Eigentlich darf ich Ihnen auf die letzte Frage keine Antwort geben. Schließlich, woher will ich wissen, wie Sie ihren Urlaub verbringen, ob Sie nicht den Kontrast suchen zum alltäglichen Leben hinter der Werkbank oder dem Schreibtisch, also den Nervenkitzel fordern und sich deshalb in Situationen manövrieren, wo man bei einem einzigen Fehltritt dem Tod nahe kommen kann. Zumindest hat der Aufenthalt in einem Hospiz nichts mit dem Urlaub gemein, wie ich ihn “eigentlich” anstreben würde: Raus aus dem Alltag, dessen Schatten versuchen zu vergessen und um Neues kennen zu lernen, ob Ort oder Menschen, die einem vielleicht auch das bisherige Leben mit Fragen versehen. Sicherlich, nicht jeder Urlaub wird auch diesem entsprechen, dafür reicht zum einem nicht der Geldbeutel und zum anderen kann der Wille, einfach die Seele, na sage ich mal, leer werden zu lassen, stärker sein als die Suche nach neuen Eindrücken. Beide Varianten des Urlaubs, sie kommen ein Stück weit, gefühlt, der Entlastung im Hospiz nah. Doch wiederum auch nicht. Die unvermeidbare Prognose “Tod” vom Kind setzt sich sogar noch stärker in den Vordergrund. Sicherlich, man kann sich von einer Last im Alltag lösen, der Pflege beim Intensivkind, und “sieht” plötzlich die Zeit, die es zu füllen gilt. Man sieht die Zeit und doch spürt man die Unlust, diese zu füllen. Ähnlich müsste es einer fast abgebrannte Kerze gehen, deren Flamme immer kleiner geworden ist, da mehr und mehr Sauerstoff fehlte, die Kraft zum Leben, und als endlich jemand das Fenster öffnete, um frische Luft reinzulassen, wurde sie nicht größer, was zu erwarten wäre. Die Flamme wuchs nicht, da der Docht über die Zeit geschrumpft war.

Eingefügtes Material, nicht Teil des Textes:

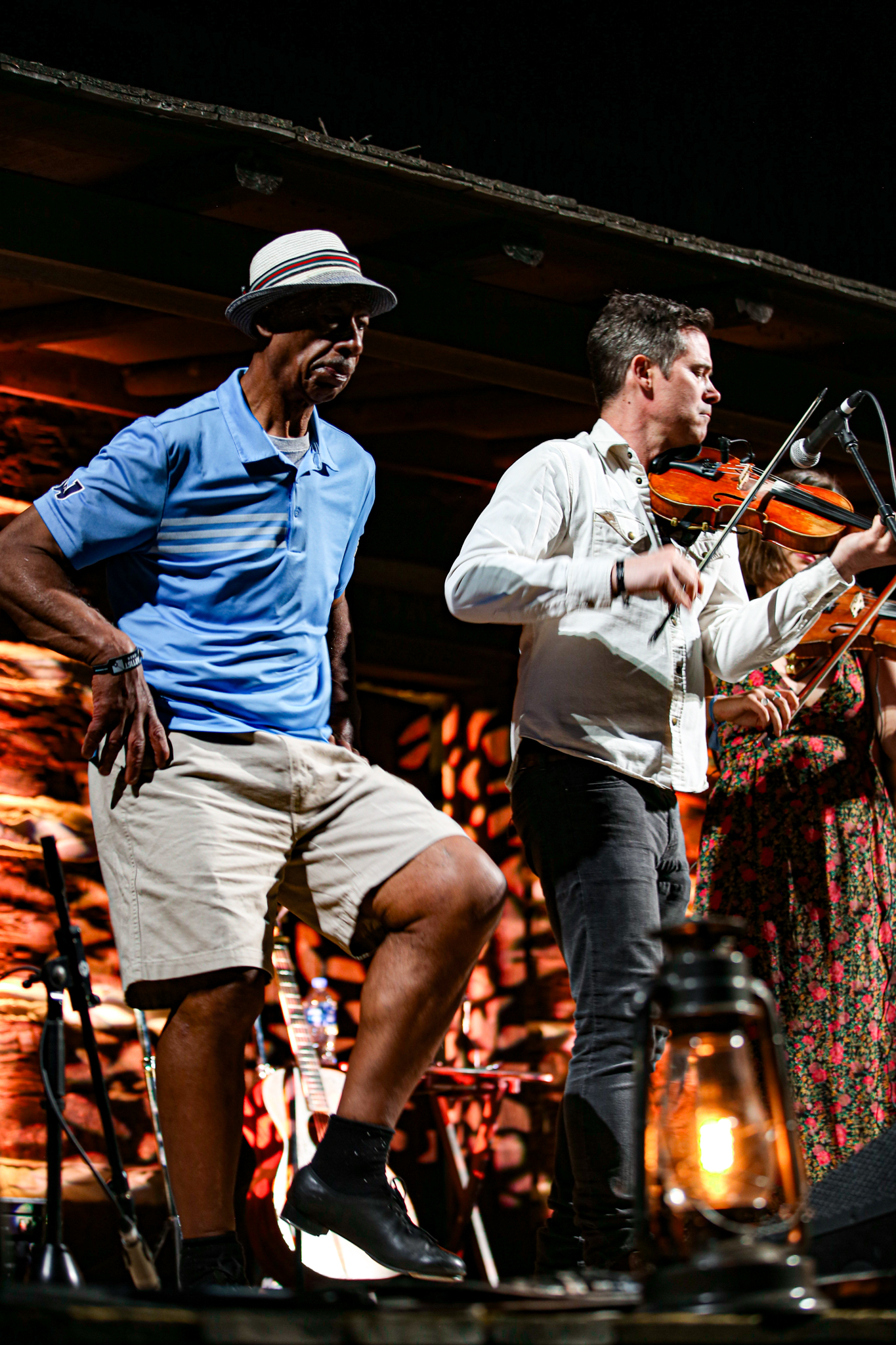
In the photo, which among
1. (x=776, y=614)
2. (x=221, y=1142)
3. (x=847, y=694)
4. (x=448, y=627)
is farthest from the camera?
(x=448, y=627)

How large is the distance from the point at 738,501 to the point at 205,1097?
5.83ft

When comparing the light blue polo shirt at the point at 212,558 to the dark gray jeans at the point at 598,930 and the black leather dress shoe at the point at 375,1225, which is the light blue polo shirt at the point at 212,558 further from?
the black leather dress shoe at the point at 375,1225

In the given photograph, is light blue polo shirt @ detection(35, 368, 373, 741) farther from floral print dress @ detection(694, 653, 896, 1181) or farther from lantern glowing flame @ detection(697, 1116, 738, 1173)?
floral print dress @ detection(694, 653, 896, 1181)

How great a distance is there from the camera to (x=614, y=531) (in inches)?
122

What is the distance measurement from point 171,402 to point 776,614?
2.72m

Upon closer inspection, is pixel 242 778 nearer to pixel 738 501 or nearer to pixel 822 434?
pixel 738 501

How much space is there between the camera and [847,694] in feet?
13.3

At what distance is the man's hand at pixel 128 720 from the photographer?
2504 mm

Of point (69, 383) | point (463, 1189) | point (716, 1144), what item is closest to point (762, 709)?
point (716, 1144)

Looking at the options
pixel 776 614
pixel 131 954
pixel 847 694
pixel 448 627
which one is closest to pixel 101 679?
pixel 131 954

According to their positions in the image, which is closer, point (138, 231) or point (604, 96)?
point (138, 231)

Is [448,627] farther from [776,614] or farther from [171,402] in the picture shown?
[776,614]

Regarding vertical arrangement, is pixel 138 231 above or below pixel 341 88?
below

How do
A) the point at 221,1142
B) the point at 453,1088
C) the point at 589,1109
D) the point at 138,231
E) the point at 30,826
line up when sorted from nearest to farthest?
the point at 221,1142 → the point at 589,1109 → the point at 138,231 → the point at 30,826 → the point at 453,1088
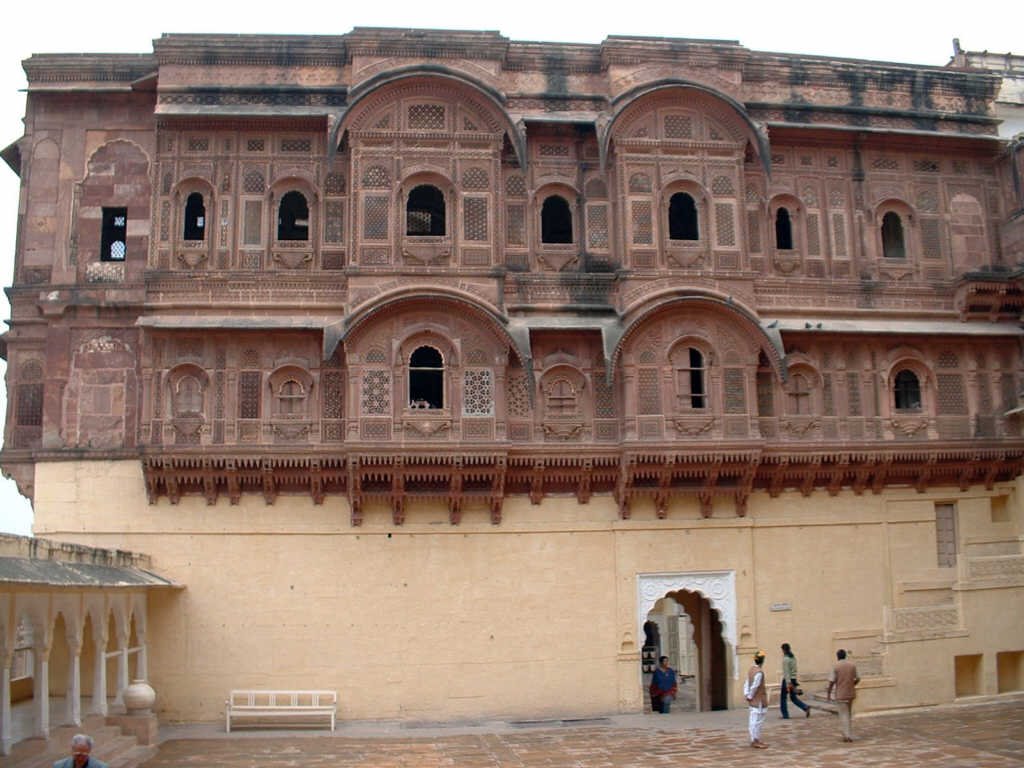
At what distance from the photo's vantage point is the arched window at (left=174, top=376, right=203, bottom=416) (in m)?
19.5

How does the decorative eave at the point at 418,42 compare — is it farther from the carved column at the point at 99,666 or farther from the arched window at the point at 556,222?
the carved column at the point at 99,666

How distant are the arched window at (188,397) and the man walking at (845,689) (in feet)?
36.0

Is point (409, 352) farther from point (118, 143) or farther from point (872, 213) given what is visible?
point (872, 213)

Und Hospiz bedeutet eben: die Gespräche gehen über die Kinder, deren schwere Erkrankungen mit der “Begleiterscheinung” Gesundheitswesen und dem Tod. Und Hospiz ist auch: Es wird gestorben. Dieses, wie damit umgegangen wird, erfuhren wir schon in unserem ersten Aufenthalt. Doch war es diesmal ein Stück anders. Man gewann eine Beziehung zu einer Familie, wo das Kind während des Aufenthaltes sich “entschieden” hatte zu gehen. Sprich, es war nicht mit dem Beginn des Aufenthaltes abzusehen, sie kamen gleichzeitig mit uns zur Entlastung und dann ging es plötzlich ganz schnell. So viel zur Prognose: “Sie kann jederzeit eines “unvorangekündigten” Todes sterben”, wie es die Krankheit unseres Kindes beschreibt.

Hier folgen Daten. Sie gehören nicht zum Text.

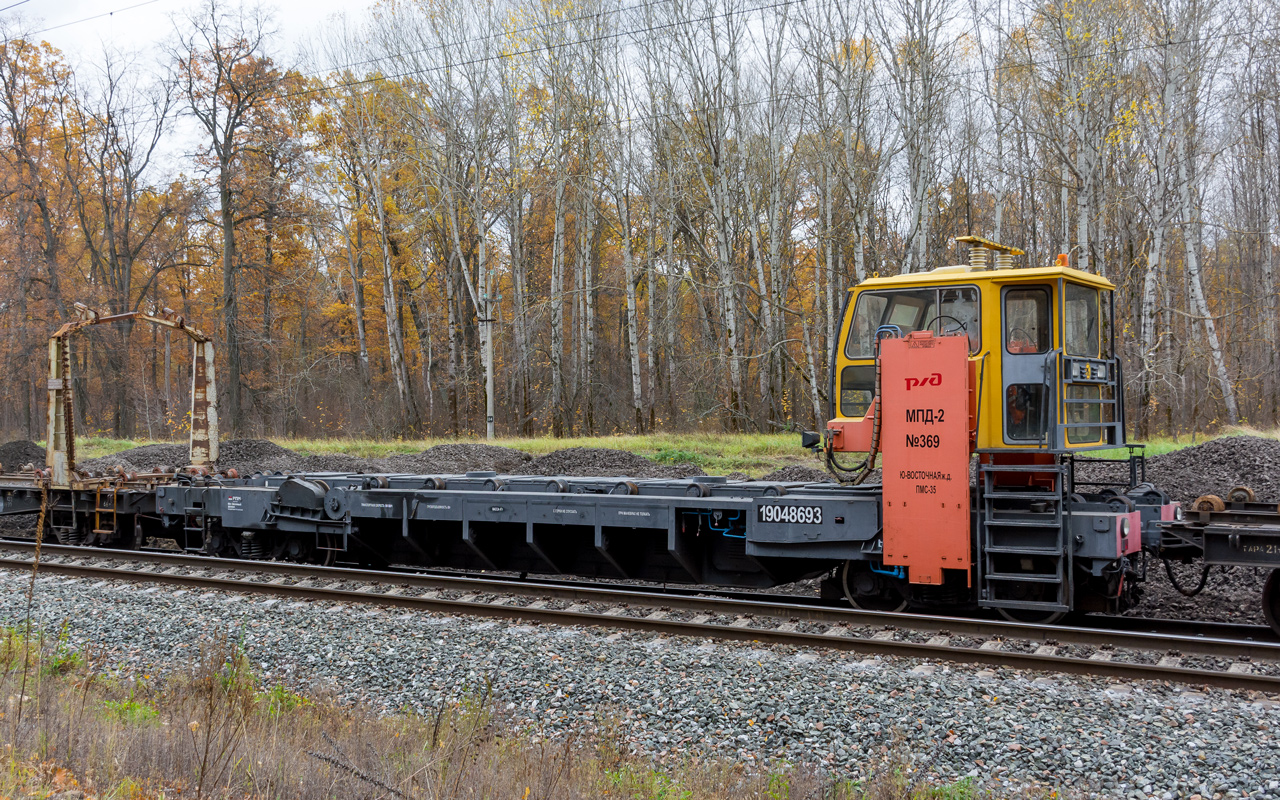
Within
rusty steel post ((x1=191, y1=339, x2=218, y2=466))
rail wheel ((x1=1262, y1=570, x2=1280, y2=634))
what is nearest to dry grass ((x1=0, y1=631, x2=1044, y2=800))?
rail wheel ((x1=1262, y1=570, x2=1280, y2=634))

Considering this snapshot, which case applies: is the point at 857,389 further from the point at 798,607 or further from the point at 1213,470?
the point at 1213,470

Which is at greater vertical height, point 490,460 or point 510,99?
point 510,99

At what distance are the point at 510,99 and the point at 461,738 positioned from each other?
28352 millimetres

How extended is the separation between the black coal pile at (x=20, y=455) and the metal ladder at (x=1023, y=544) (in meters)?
24.2

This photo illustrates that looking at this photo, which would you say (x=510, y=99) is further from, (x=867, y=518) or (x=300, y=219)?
(x=867, y=518)

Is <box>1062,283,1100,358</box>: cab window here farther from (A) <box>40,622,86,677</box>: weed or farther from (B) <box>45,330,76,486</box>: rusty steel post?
(B) <box>45,330,76,486</box>: rusty steel post

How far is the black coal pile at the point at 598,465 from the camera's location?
58.0ft

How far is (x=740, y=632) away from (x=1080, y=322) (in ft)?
13.0

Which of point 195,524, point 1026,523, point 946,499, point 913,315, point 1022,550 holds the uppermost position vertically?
point 913,315

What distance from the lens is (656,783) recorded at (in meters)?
4.62

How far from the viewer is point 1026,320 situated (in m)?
7.44

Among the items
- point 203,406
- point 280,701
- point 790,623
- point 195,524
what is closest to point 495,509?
point 790,623

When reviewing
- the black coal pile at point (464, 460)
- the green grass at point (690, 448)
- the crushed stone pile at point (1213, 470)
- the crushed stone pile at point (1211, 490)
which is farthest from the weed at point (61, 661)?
the green grass at point (690, 448)

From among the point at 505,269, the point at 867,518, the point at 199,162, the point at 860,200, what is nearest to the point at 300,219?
the point at 199,162
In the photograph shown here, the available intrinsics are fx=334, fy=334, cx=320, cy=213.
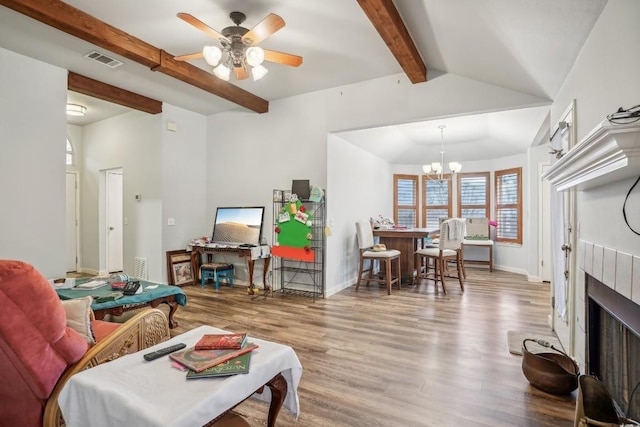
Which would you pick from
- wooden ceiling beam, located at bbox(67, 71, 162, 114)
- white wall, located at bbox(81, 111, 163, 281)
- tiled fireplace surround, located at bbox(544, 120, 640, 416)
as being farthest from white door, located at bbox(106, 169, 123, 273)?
tiled fireplace surround, located at bbox(544, 120, 640, 416)

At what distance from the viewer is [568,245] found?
2830 mm

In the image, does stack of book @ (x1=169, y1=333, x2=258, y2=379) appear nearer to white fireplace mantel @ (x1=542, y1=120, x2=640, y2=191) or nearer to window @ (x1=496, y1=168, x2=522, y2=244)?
white fireplace mantel @ (x1=542, y1=120, x2=640, y2=191)

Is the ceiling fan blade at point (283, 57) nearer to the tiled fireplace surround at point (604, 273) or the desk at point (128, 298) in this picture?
the desk at point (128, 298)

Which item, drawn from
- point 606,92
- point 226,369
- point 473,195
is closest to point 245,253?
point 226,369

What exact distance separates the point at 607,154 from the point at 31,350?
95.0 inches

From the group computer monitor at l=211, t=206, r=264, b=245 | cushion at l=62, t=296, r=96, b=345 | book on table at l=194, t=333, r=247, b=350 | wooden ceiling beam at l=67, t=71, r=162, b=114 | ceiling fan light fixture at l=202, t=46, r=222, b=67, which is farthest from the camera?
computer monitor at l=211, t=206, r=264, b=245

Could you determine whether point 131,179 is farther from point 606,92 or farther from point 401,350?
point 606,92

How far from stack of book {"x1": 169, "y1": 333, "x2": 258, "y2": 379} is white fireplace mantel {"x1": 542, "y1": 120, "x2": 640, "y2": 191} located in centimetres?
154

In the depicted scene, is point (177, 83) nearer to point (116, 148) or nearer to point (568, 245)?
point (116, 148)

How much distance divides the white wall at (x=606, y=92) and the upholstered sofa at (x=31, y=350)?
101 inches

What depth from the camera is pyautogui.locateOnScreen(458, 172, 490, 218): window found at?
7520 mm

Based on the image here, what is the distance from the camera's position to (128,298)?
9.41 feet

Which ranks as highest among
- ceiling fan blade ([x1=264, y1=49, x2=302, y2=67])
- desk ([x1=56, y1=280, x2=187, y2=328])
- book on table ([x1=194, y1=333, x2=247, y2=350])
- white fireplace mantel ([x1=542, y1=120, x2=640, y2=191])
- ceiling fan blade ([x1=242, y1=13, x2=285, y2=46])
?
ceiling fan blade ([x1=242, y1=13, x2=285, y2=46])

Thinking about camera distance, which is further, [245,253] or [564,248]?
[245,253]
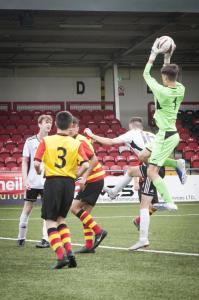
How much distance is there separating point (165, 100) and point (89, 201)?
76.8 inches

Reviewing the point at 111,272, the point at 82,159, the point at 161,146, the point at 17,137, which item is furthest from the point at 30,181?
the point at 17,137

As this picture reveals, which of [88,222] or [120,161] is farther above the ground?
[120,161]

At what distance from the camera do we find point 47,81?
122 ft

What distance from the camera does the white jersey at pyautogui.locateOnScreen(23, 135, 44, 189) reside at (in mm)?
11078

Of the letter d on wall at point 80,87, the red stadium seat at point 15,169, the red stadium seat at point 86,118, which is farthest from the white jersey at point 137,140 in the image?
the letter d on wall at point 80,87

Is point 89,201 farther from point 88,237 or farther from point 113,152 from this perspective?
point 113,152

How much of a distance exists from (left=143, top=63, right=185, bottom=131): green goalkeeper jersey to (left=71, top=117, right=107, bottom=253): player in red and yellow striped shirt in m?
1.09

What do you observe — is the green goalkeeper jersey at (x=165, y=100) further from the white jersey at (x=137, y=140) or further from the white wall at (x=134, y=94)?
the white wall at (x=134, y=94)

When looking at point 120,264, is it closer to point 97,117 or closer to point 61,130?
point 61,130

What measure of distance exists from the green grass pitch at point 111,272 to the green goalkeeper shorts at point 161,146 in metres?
1.32

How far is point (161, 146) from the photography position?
9.98 m

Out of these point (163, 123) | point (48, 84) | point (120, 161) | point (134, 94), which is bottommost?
point (120, 161)

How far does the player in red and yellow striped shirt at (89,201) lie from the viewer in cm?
1016

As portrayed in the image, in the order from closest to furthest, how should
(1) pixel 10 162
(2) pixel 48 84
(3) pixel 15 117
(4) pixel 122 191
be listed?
(4) pixel 122 191 < (1) pixel 10 162 < (3) pixel 15 117 < (2) pixel 48 84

Dieser Tod warf eben wieder die Frage auf: Wie wünschen wir es uns und haben wir überhaupt einen Einfluss darauf, wann und wie sie stirbt? Gedanken, die, wenn man an Urlaub denkt, nicht mit einem solchen verbindet. Der Seele einfach mal Luft zum atmen zu geben ist dabei mehr eine Utopie und trotzdem war es hilfreich, man “gewann” etwas für sich. Wie? Man sprach mit den Eltern, fühlte, wie sie die Situation neben dem Totenbett lebten, wie sie jetzt die Eindrücke aus der Vergangenheit sahen und was dem Kind besonders gefiel. Doch achtete man dabei immer auf das Ding “Last”. Werden wir für die Trauernden zu Last oder denken diese, dass Sie uns mit der Situation zu belasten. Vom Verstand her habe ich darauf keine Antwort gefunden, aber ich fühlte ein OK neben einem Schatten. Ein OK, da sie es offen ansprachen, dass wir sie besuchen können am Bett ihres gestorbenen Kindes. Ein OK, da sie der Tod, trotz seines schnellen, nicht angekündigten Eintreten, nicht ohne Vorahnung traf. Es hätte schon früher passieren können.
Ein Schatten? Auch wenn die Eltern sich stabil zeigten, lässt einen nicht die Ahnung los: Irgendwann überwältigt einen, auch sie, die Ohnmacht in der Trauer. Einen Schatten, den man bei sich selbst nur erahnen kann, wenn das eigene Kind stirbt. Was ist dann?